First of all, the Afghanistan sequence has that foul stink of writers trying to make a political statement without actually knowing anything of substance. Second of all, it's all the dumb scenes I have to suffer through.
In one scene, Bond escapes a nasty little jail with a nasty little jail guard. As he's leaving, some bearded dude asks Bond to help him get out, and Bond throws him the keys. What? Really? How the hell does Bond know what he's in for? For all he knows, he's releasing a cannibalistic serial child rapist! That it's an "evil jail" doesn't mean that everyone who's locked up there is good.
In another scene, Bond escapes a dangerous situation and gets hold of an AK-47, which he fires into the air - to scare people from following him, I guess. Why's this so bad? Because most of the bad guys are standing right in front of him! He has the chance to absolutely, positively blast everyone into little pieces, but chooses to shoot air instead.
Is that one of your "judgment calls", like when you refused to puncture Diane from Cheers' skull with a bullet? Explain that one, 007!

* When everyone's finally left Afghan soil, there's a fantastic action scene to behold.

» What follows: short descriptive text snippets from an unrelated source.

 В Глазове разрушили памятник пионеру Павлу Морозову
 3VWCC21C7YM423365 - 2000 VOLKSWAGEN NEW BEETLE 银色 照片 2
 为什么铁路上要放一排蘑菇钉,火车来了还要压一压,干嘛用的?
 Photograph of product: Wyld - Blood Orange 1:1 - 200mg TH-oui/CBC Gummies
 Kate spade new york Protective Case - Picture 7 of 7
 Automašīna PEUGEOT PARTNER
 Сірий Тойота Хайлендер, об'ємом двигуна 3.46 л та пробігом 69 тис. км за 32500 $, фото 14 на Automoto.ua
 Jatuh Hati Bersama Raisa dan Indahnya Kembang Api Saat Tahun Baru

Here, James Bond fights Max Headroom on a huge net full of drugs, hanging on the outside of a cargo plane.
Spoiler warning: Bond wins.

* There's a showdown between Bond and the fat main villain, and Bond manages to annoy me for one last time before the movie ends. The bad fat guy has a bulletproof shield mounted on his gun, something that 007 discovers when he tries to shoot him in the face. Completely puzzled by the existence of bulletproof glass, and forgetting that he had such glass in the Aston (and even pointed that out to Diane) earlier in the movie, he proceeds to shoot more bullets into the glass. No, not into the cubic mile of fat torso under the glass. That would be too easy.

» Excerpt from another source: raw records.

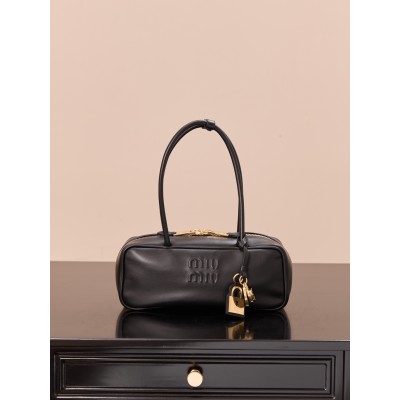 미우미우 스몰 보 레더 토트백 블랙 28*11.5*8 1050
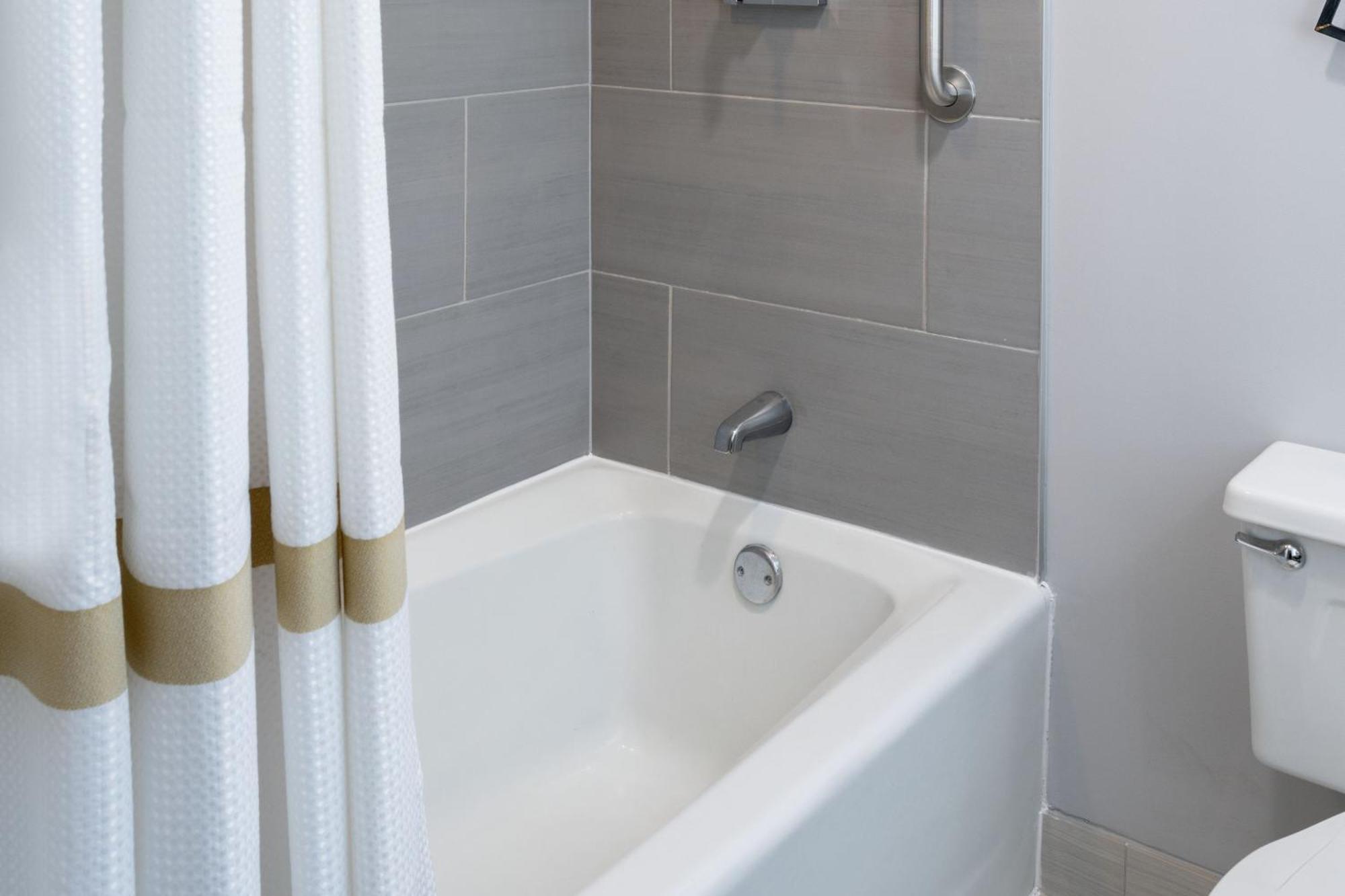 Marriott Greensboro Downtown Dış mekan fotoğraf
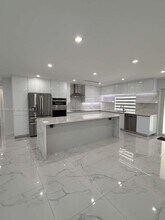 Building Photo - 19020 SW 91st Ave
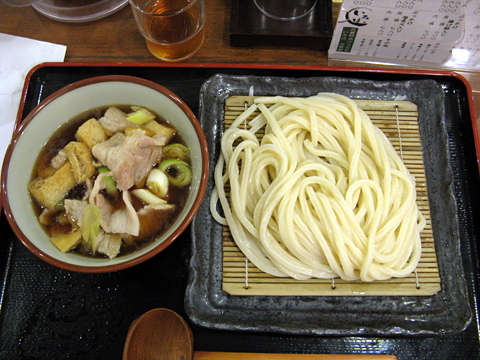 肉汁うどん並盛680円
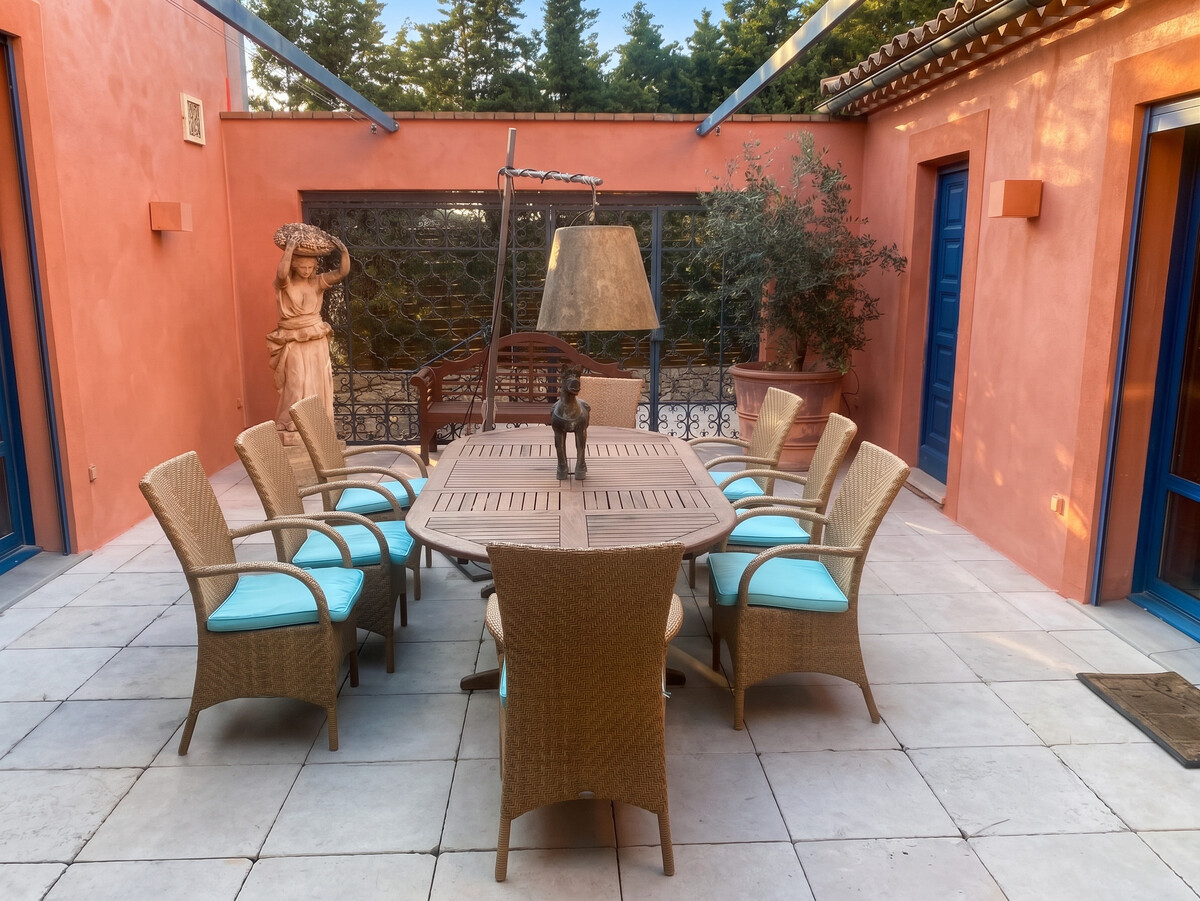Villa d'exception à Palaja avec piscines intérieures et extérieures - Photo 26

As usual, the main villain is totally forgettable. Even the people involved in the Bond franchise realize this, and will later get that same actor back to play a completely different, good guy character in Goldeneye, eight years later. Nobody on Earth give a shit.
I fear that Blofeld might have created an impossible void to fill after his unworthy demise. I, for one, miss a good nemesis for James Bond.
Nemeses certainly don't grow on trees, but at least I get a chance to show everyone that I know the plural form of "nemesis", like the dick I am.